Increasing evidence indicates that elevated levels of endogenous thromboxane receptor (TPr) agonists including thromboxane (Tx) A 2 , prostaglandin H 2 , and 8-iso-prostaglandin F 2a contribute to insulin resistance, endothelial dysfunction, and accelerated atherosclerosis in diabetes. However, the mechanisms by which TPr triggers insulin resistance in endothelial cells remaine poorly defined. Here we show how TPr activation impairs insulin signaling and angiogenesis in endothelial cells. Exposure of cultured human umbilical vein endothelial cells (HUVEC) to a structurally related TxA 2 mimetic (IBOP, U46619, or carboxy-TxA 2 ) for 3 or 16h significantly inhibited both basal- and insulin-stimulated Akt-Ser473 phosphorylation, Akt activity, the serine 1177 phosphorylation of endothelial nitric oxide synthase (eNOS-Ser1177), and angiogenesis. Concomitantly, IBOP significantly increased the levels of Phosphatase and TENsin homolog deleted on chromosome 10 (PTEN) and PTEN phosphorylation at Ser380/Thr382/383. Further, Y27632, a Rho kinase (ROCK) inhibitor, abolished the effects of IBOP on the phosphorylation of PTEN, Akt and eNOS, and the PTEN level.
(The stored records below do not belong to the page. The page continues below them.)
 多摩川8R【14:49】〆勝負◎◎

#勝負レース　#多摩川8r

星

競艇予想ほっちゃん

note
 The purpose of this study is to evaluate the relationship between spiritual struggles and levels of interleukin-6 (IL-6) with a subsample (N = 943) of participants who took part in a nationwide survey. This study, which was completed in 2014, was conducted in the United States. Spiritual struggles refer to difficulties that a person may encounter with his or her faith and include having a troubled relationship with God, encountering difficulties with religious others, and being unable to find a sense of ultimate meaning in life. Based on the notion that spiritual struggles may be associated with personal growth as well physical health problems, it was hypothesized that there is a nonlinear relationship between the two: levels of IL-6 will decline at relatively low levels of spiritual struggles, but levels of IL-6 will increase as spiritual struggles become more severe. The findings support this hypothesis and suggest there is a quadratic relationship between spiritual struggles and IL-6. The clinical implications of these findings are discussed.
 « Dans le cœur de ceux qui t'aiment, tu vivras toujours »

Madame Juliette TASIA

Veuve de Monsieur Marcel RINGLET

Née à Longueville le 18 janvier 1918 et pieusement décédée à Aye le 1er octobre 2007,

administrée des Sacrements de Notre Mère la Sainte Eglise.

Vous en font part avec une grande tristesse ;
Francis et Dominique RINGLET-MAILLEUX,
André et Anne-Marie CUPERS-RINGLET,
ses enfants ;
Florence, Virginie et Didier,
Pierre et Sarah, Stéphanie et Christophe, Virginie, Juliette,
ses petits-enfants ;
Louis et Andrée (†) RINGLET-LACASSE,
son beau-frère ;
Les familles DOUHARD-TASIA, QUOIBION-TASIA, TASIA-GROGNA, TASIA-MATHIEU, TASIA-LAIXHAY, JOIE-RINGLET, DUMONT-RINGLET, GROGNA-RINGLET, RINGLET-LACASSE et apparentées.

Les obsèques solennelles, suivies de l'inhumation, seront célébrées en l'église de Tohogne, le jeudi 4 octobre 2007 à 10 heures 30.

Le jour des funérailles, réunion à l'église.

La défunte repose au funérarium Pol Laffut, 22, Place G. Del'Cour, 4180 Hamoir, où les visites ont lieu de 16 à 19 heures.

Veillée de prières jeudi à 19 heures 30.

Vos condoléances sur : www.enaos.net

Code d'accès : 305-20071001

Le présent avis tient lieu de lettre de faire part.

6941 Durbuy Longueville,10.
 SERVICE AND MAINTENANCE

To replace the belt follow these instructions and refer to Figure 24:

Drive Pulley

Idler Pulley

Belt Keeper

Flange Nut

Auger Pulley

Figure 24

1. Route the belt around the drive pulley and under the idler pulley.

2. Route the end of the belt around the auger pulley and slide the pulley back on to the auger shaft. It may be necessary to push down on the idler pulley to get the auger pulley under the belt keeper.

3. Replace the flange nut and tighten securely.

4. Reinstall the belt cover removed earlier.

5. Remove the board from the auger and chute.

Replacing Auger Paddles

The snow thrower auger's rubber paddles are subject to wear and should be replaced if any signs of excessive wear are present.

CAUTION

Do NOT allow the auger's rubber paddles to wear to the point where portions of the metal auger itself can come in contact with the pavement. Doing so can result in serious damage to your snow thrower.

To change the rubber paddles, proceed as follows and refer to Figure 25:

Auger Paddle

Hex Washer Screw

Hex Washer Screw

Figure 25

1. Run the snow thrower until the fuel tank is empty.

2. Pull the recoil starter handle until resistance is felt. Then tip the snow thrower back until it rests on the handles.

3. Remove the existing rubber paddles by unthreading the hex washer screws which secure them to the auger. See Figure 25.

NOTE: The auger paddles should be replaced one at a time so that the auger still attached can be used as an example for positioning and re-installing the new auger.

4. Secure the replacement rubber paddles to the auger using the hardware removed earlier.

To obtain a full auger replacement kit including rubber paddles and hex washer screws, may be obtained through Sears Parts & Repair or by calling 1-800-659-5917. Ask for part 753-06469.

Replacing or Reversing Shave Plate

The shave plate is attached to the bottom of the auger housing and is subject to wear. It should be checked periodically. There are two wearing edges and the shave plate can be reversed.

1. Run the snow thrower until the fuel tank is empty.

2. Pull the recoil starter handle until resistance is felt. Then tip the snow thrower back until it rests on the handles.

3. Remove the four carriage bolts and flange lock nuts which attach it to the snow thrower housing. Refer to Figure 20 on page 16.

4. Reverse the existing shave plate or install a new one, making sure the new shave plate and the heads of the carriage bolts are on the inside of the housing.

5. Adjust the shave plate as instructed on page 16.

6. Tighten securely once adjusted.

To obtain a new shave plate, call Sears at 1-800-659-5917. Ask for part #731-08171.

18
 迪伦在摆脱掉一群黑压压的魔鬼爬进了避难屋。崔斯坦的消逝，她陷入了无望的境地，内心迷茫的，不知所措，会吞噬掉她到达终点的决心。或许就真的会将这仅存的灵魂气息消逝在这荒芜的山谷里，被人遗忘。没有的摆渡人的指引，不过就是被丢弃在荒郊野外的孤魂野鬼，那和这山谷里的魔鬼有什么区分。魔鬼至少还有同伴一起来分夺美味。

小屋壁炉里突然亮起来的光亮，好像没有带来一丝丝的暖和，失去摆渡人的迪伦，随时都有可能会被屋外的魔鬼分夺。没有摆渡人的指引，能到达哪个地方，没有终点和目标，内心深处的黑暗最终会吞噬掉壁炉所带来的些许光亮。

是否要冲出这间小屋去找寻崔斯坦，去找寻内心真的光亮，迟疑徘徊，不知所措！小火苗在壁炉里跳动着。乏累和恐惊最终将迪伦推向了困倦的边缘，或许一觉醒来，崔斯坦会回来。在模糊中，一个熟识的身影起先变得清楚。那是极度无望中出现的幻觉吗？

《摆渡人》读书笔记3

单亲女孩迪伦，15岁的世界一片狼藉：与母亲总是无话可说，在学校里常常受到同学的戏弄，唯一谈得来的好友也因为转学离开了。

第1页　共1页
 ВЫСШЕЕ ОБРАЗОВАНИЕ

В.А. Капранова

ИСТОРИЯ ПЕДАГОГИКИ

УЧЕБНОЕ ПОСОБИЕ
Similarly, inhibition of PTEN by small interference RNA (siRNA), like the selective TPr antagonist, SQ29548, or knockdown of TPr by siRNA, abolished IBOP-induced inhibition on both the phosphorylation of the Akt-eNOS axis and angiogenesis. Furthermore, IBOP significantly increased the Ser428 phosphorylation of LKB1, a known upstream kinase for PTEN. Finally, suppression of LKB1 abolished IBOP-induced PTEN phosphorylation and PTEN accumulation in HUVEC. We conclude that TPr suppresses insulin signaling and angiogenesis by upregulating RhoA mediated but LKB1-dependent PTEN phosphorylation in endothelial cells. This research has received full or partial funding support from the American Heart Association, AHA South Central Affiliate (Arkansas, New Mexico, Oklahoma & Texas).